Created attachment 1837017 [details] Last 1000 lines of level-0x3ff0 sssd_kcm.log for sssd-kcm-2.6.0-1.fc35 I reinstalled sssd-kcm and restarted with logging configured as described in comment 41. sssd-kcm was again running with 97-98% CPU, klist -A -C containing the same number of entries. Within a few minutes, the log file was ~170 MiB big so I've only attached the last 1000 lines.
KCM is behaving correctly at this point and the overall performance is good, I think. However, your logs show that there are multiple goa request in the single seconds (4-5 in this log), each request triggers multiple KCM operations (which is expected). We definitely want to implement notification mechanism that will prevent goa from constant polling, however in my opinion we should see only single request every five seconds, not multiple requests each second. Please attach a full log, if you will zip it it should shrink significantly.
Created attachment 1837187 [details] level-0x3ff0 sssd_kcm.log for sssd-kcm-2.6.0-1.fc35 Full debug log attached.
Thank you James. 22:32:22 - looks like you logged in to the system, since krb5_child from sssd that is responsible for obtaining tgt for you talks to kcm (idle) 22:32:27 - goa kicks in, this is the first poll from goa, it finishes fast and looks correct (idle) 22:32:32 - another poll from goa, but it starts an unending communication between goa and kcm which goes to the end of logs at 22:34:27, goa sends more and more requests and kcm never becomes idle again.
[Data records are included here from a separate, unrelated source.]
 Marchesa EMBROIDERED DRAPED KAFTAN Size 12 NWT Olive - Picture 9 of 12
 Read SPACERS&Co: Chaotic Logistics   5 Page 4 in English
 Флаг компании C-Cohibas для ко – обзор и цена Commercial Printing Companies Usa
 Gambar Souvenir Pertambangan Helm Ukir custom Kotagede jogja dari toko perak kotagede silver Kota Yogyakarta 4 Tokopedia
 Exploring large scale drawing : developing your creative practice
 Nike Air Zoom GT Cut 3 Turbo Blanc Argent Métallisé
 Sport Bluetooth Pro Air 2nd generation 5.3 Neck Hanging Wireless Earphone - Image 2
This generates the cpu load. Derbarshi, can you please advice how to get logs from goa? Can you point me to relevant code in goa?
You might already be seeing the logs in the systemd journal. To increase the logging level, you can set the G_MESSAGES_DEBUG environment variable to 'all', and restart the GOA daemons. See: https://wiki.gnome.org/Projects/GnomeOnlineAccounts/Debugging In this case, I suspect the goa-identity-service process. GOA is a relatively small code-base. You could start from here: https://gitlab.gnome.org/GNOME/gnome-online-accounts/-/tree/master/src/goaidentity
Uhm, I see we get to refresh_identities from poll timeout but I can't really follow without deeper understanding of the code since there is too much goa internals involved. James, can you please try to get the goa logs?
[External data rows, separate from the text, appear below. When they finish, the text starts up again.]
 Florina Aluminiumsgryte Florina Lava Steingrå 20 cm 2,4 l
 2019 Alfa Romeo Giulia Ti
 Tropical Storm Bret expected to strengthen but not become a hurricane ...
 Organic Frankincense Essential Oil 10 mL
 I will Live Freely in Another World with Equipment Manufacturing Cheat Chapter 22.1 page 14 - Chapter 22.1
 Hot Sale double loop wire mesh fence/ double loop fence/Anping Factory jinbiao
I have had this happen to me a couple of times. I filed https://gitlab.gnome.org/GNOME/gnome-online-accounts/-/issues/79 against GOA and did a bit of investigation. It looks like GOA makes the assumption that you'll only ever have a single ccache for each principal in a ccache collection; when this assumption does not hold, GOA gets confused and starts spamming the KCM with requests.
(In reply to Sam Morris from comment #113) > I have had this happen to me a couple of times. I filed > https://gitlab.gnome.org/GNOME/gnome-online-accounts/-/issues/79 against GOA > and did a bit of investigation. It looks like GOA makes the assumption that > you'll only ever have a single ccache for each principal in a ccache > collection; when this assumption does not hold, GOA gets confused and starts > spamming the KCM with requests. Well at least now we know who the culprit is, thanks for the pointer!
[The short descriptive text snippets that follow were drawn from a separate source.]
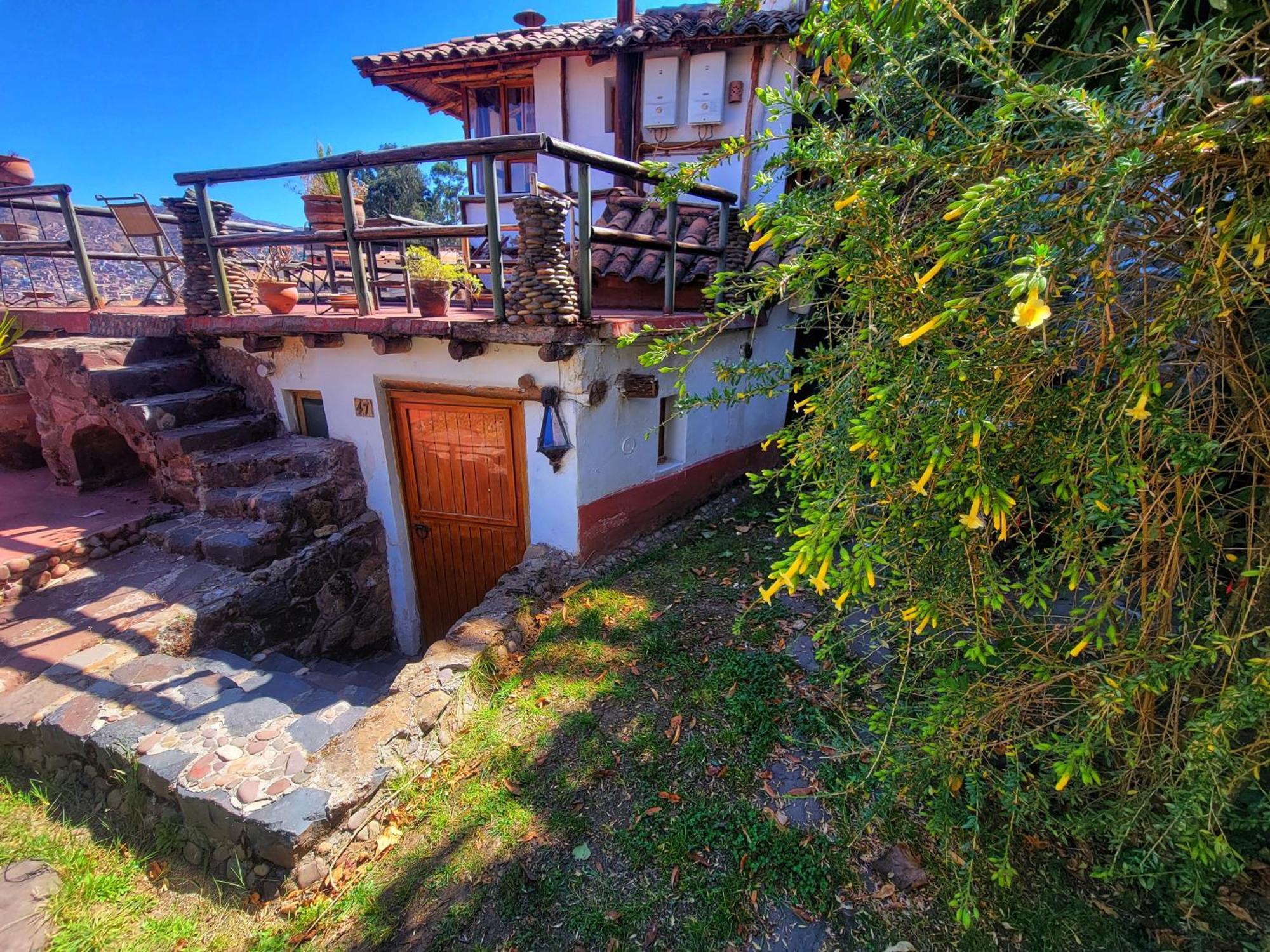 La Casa De Campo Cusco Bagian luar foto
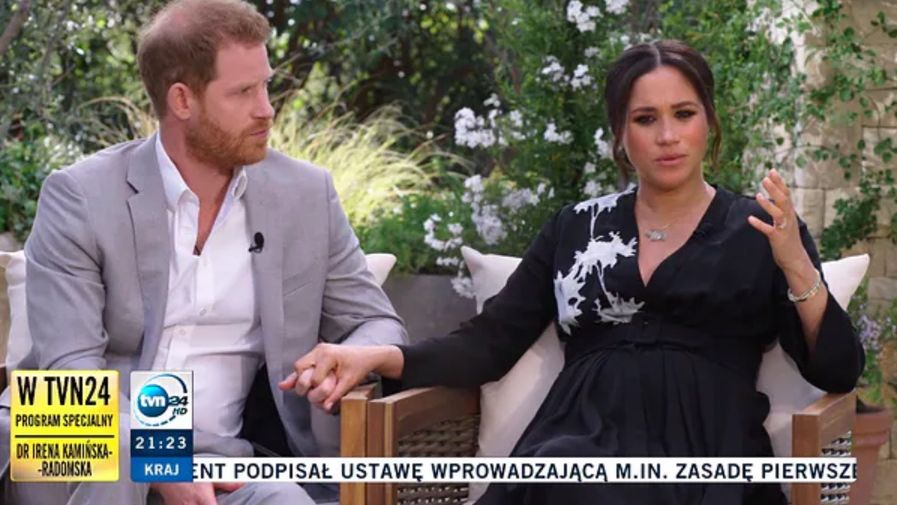 Wywiad Meghan i Harry'ego dla Oprah Winfrey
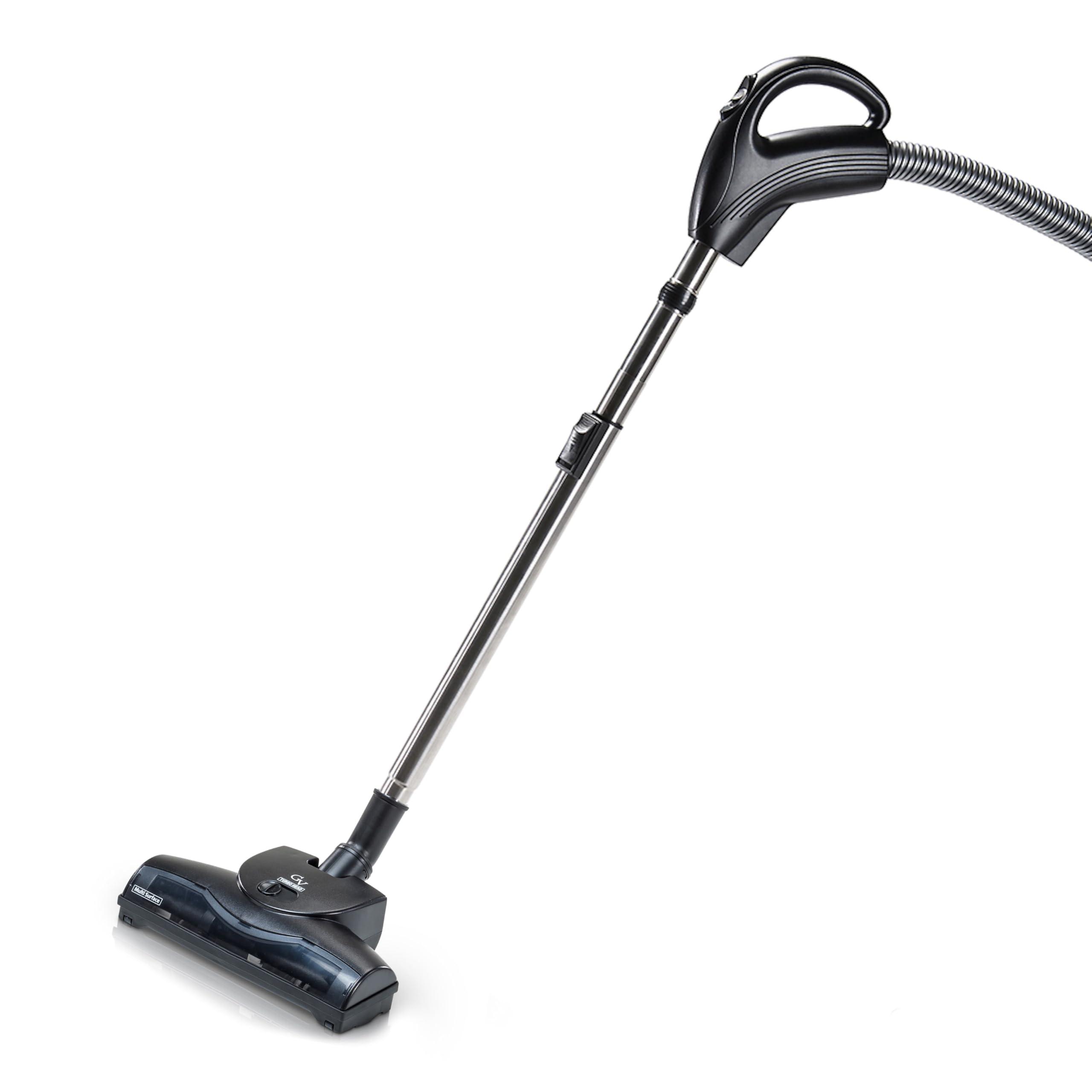 GV Universal Central Vacuum Hose Kit with Turbo Nozzles - Fits All Brands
Thank you for looking into it.
See https://gitlab.gnome.org/GNOME/gnome-online-accounts/-/issues/79#note_1603310 for a reproducer. I suggest re-opening issue 1844982, or reopening this issue and reassigning it to gnome-online-accounts.
I seem to be on a NEEDINFO for this but as of a few months now I've not been seeing any excessive CPU drain from sssd-kcm.